The fitness industry has found itself in equally dire straits, after having to close for more than 120 days and counting. The latest closure order kicked in on December 8.

Tricia Yap, founder of personal training gym Limitless Health in Central, said she tried to secure government subsidies but faced multiple stumbling blocks.

After Covid-19 hit Hong Kong a year ago, she rebranded her business from R3 Personal Training to Limitless Health and moved to a new building in Central. She retained five employees through last year.

She was awarded a first round of HK$100,000 in June, six weeks after applying for the subsidy, but the rebranding proved a major hurdle when she tried to secure a second subsidy of HK$50,000 announced last September.

Although the documents she had to supply were the same as in the earlier round, including a copy of the gym’s tenancy agreement, employee payslips and photographs of the gym entrance with a logo and interior set-up, she said officials processed her application as a newly rebranded gym.

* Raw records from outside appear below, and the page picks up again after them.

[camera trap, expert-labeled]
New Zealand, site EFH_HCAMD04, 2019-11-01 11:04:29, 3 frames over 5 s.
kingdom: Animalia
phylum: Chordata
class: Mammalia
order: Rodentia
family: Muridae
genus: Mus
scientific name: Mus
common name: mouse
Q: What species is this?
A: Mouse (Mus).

“On December 10, they emailed us, saying that we didn’t provide enough information, when in fact, we had provided the same information as in the first round,” she said.

Tricia Yap, founder of personal training gym Limitless Health in Central. Photo: Xiaomei Chen

She provided a copy of the gym’s training calendar but was told that only timetables for group classes could be accepted, even though the gym only provided one-on-one sessions.

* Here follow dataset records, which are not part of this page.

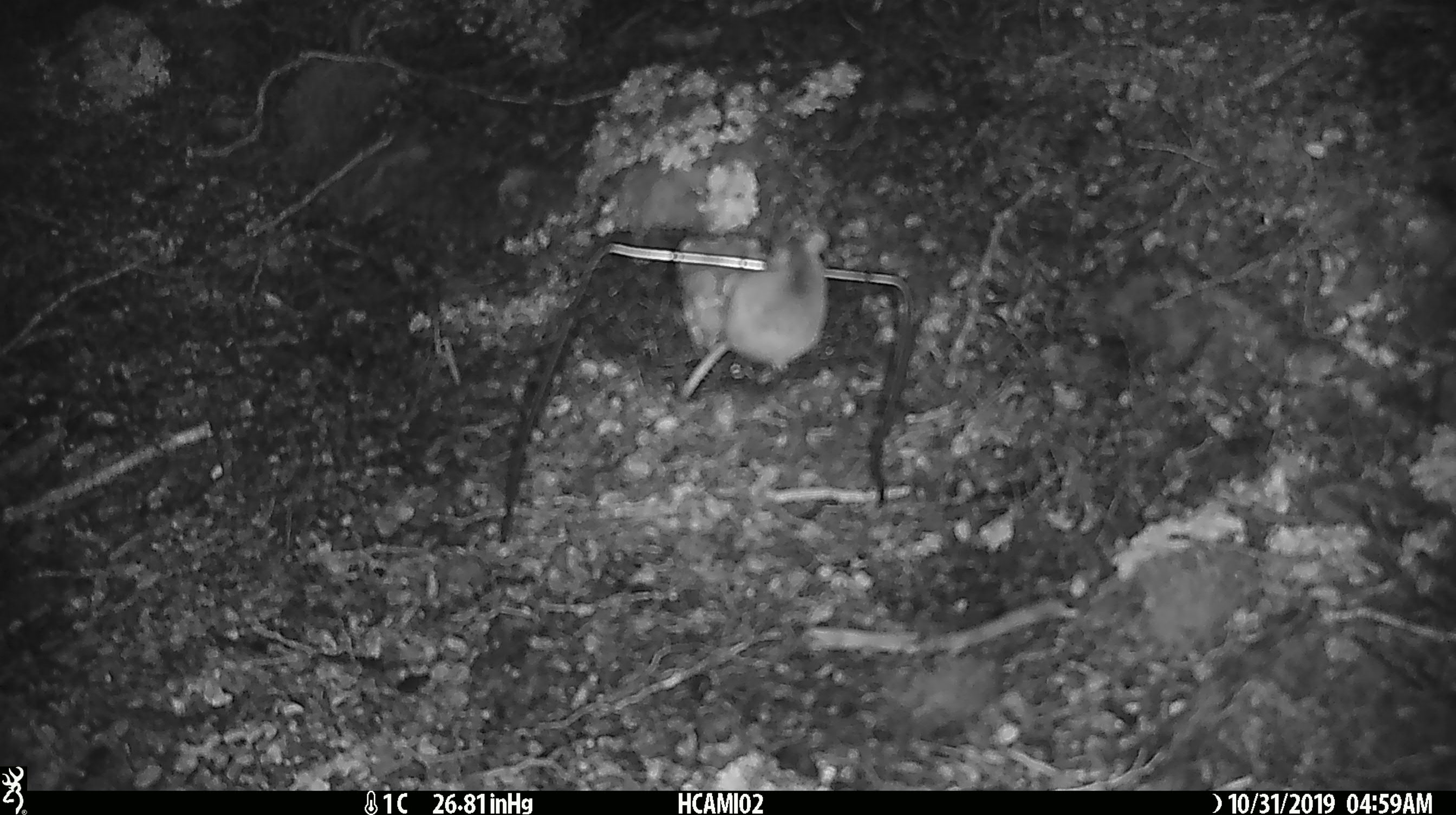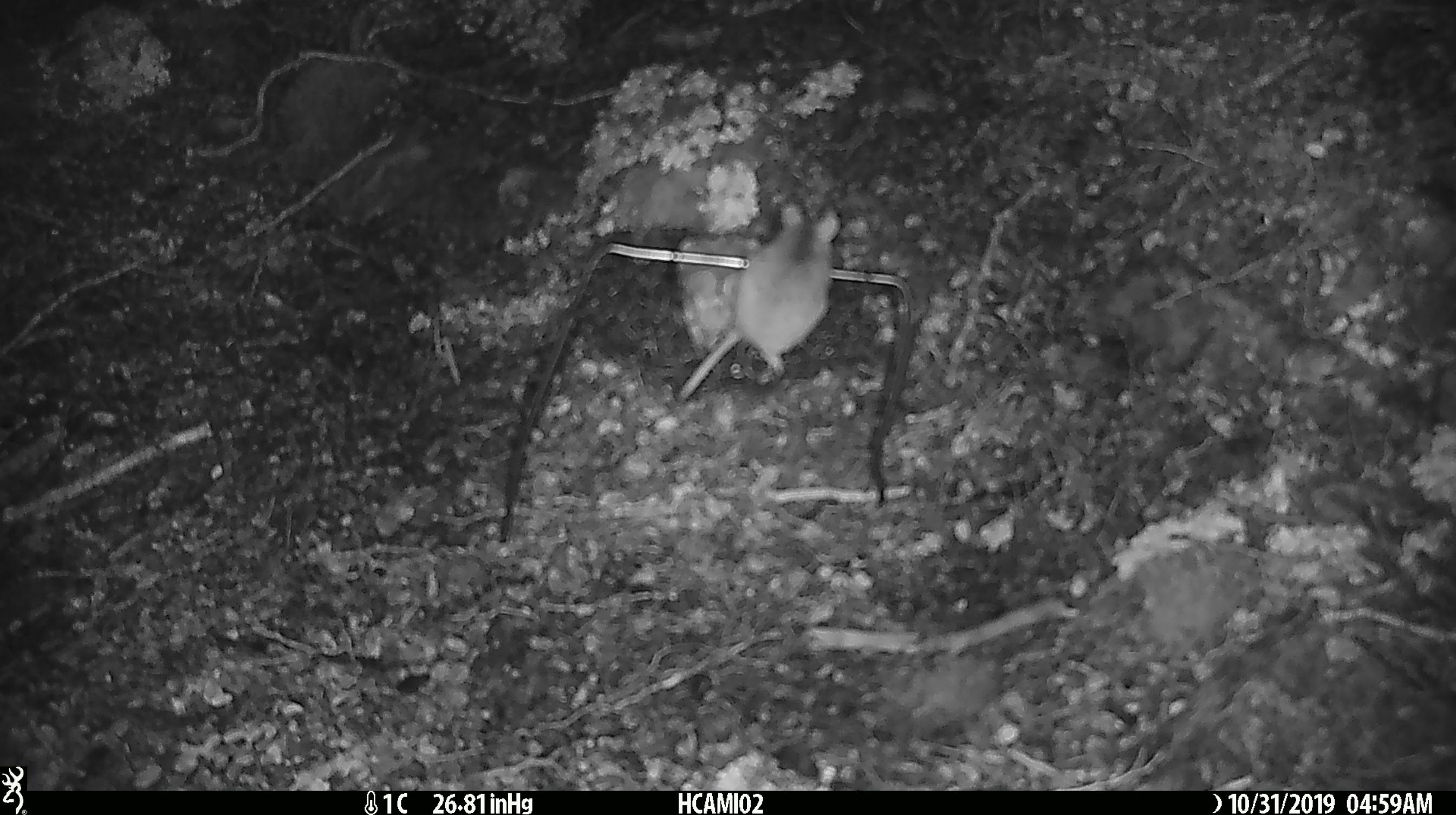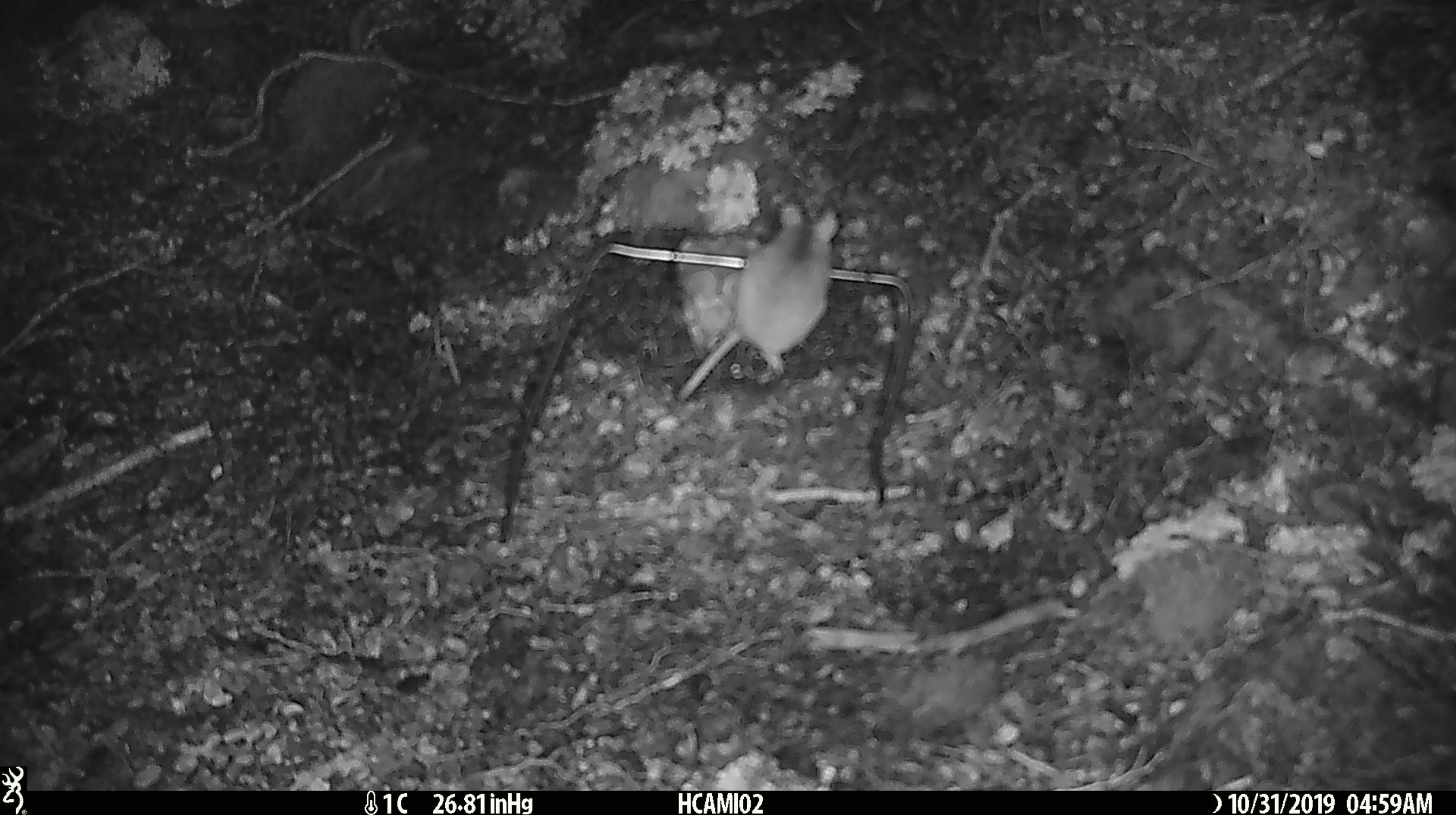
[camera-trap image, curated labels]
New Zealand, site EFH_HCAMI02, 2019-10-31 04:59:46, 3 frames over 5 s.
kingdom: Animalia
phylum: Chordata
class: Mammalia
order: Rodentia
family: Muridae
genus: Mus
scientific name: Mus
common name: mouse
Mouse (Mus).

“It’s been annoying,” she said. “I’ve already said to my team that we’re preparing for 2021 to be pretty much the same as last year.”

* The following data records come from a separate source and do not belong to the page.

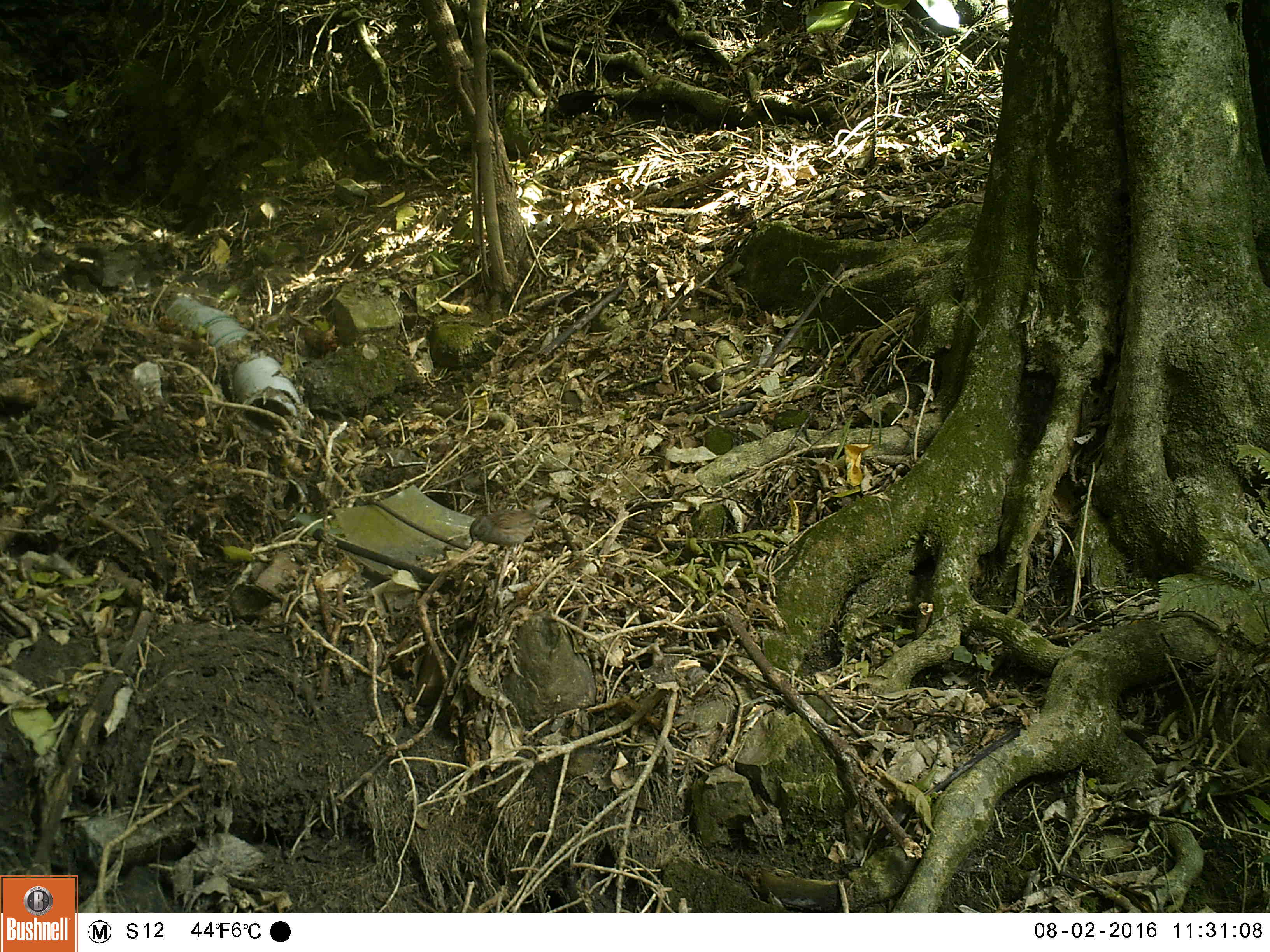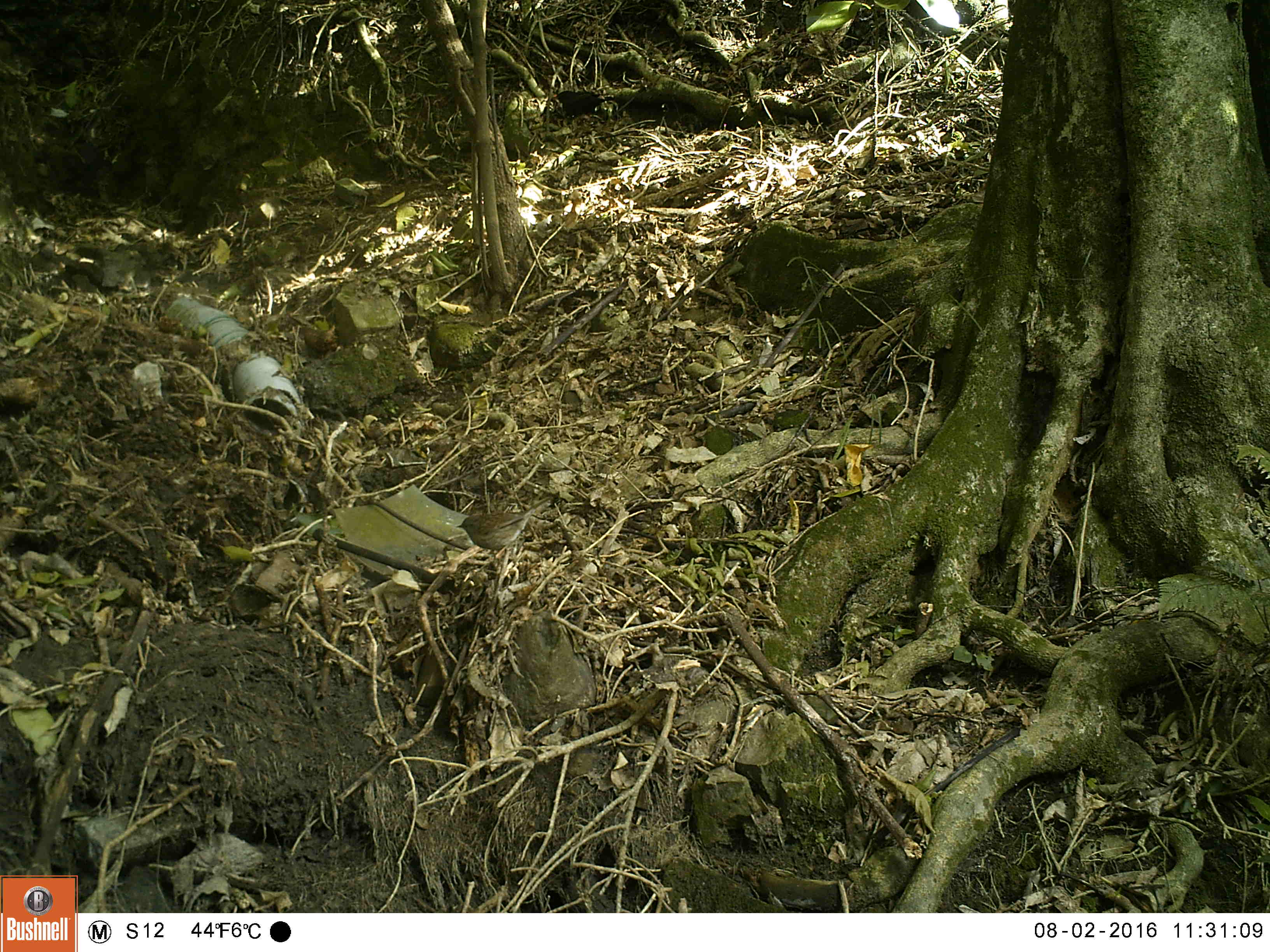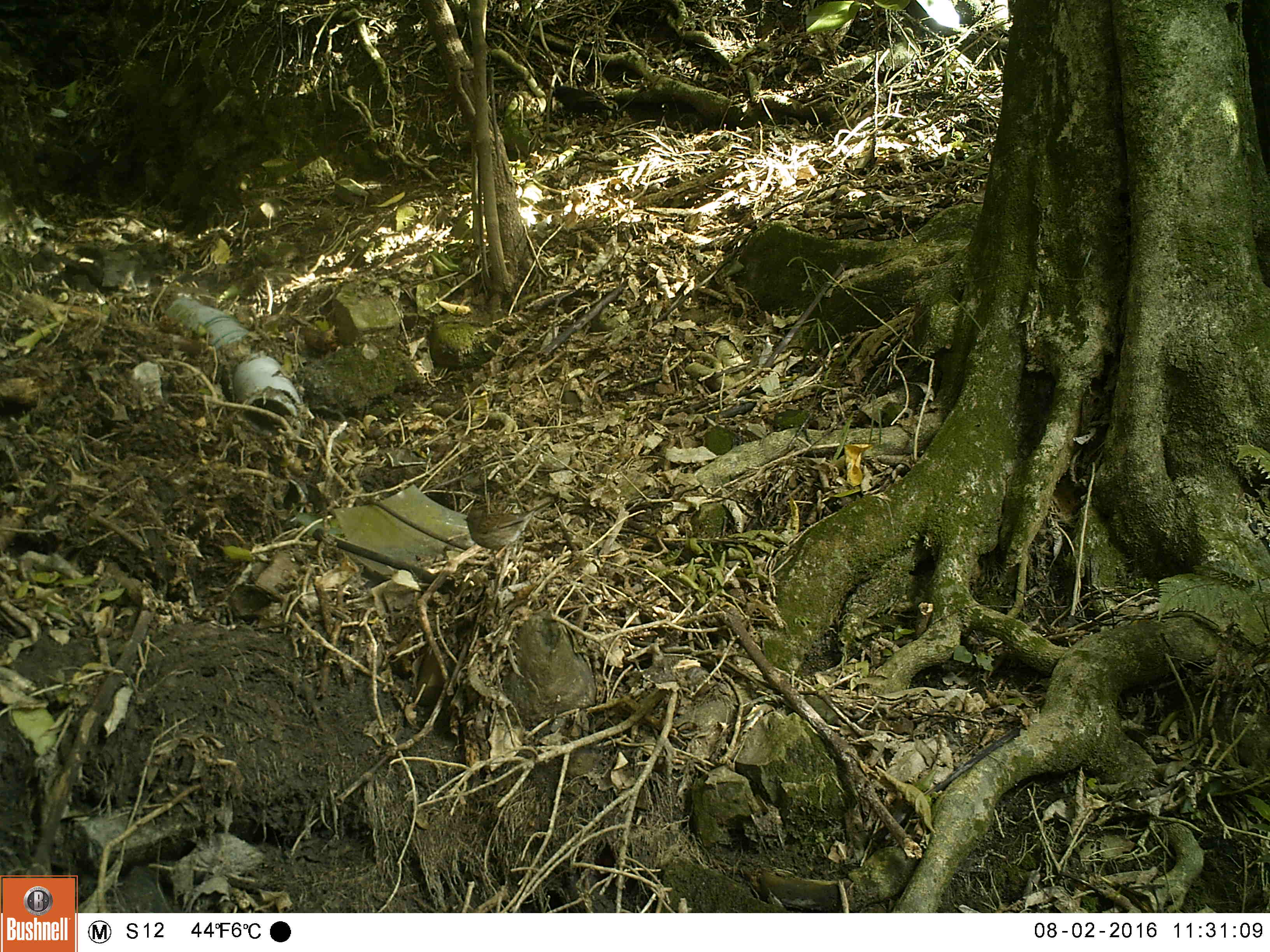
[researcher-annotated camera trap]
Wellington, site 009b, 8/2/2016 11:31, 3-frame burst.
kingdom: Animalia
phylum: Chordata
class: Aves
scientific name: Aves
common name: bird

Ray Or Chuen-ting, convenor of the Fitness and Combat Sports Alliance, which represents more than 200 gym operators, said about 140 to 150 businesses like Yap’s were still waiting for the one-off subsidy almost two months after applications closed.

He said he asked the government to increase the number of staff handling the applications, but there had been no improvement.

A spokeswoman for the Home Affairs Bureau, responsible for the fitness businesses subsidy scheme, said 650 out of 1,642 applications had been approved by Thursday, and vetting of the rest was still under way.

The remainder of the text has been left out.